The foregoing description of the Employment Agreement is not complete
and is qualified in its entirety by reference to the full text of the Employment Agreement, which will be filed as an exhibit to the Company’s
Quarterly Report on Form 10-Q for the quarter ending September 30, 2022.
Transition and Release Agreement with Mr.
Tressler
In connection with the termination of his
service as the Company’s Chief Financial Officer, on September 1, 2022, Mr. Tressler and the Company entered into a Transition and Release Agreement (the “Transition Agreement”). Pursuant to the Transition Agreement, Mr. Tressler will remain employed
with the Company and serve as an advisor to the Chief Financial Officer for a four month transition period through December 31, 2022.

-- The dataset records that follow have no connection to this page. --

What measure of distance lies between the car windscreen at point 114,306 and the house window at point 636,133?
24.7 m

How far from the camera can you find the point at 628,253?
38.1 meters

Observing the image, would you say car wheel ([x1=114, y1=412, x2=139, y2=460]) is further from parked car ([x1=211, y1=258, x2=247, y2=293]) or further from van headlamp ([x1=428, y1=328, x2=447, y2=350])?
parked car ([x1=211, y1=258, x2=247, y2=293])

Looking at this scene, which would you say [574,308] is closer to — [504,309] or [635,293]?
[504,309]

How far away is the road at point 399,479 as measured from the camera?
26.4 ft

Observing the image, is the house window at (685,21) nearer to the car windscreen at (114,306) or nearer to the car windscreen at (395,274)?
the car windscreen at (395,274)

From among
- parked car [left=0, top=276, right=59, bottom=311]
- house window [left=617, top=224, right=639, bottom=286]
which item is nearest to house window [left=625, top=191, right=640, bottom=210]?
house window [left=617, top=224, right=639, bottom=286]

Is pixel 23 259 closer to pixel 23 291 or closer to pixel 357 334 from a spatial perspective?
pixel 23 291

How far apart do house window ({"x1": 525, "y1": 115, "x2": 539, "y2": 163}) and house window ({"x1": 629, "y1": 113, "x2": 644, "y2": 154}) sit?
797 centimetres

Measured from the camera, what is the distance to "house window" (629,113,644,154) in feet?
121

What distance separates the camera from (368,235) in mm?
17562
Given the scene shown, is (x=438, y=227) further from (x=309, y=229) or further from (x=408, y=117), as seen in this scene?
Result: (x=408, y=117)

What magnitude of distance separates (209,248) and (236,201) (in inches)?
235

Thereafter, Mr. Tressler will be entitled to eight months’ severance, as well as a pro rata portion of his 2022 target bonus, based
on his eight months of service as Chief Financial Officer during 2022.
The foregoing description of the Transition Agreement is not complete
and is qualified in its entirety by reference to the full text of the Transition Agreement, which will be filed as an exhibit to the Company’s
Quarterly Report on Form 10-Q for the quarter ending September 30, 2022.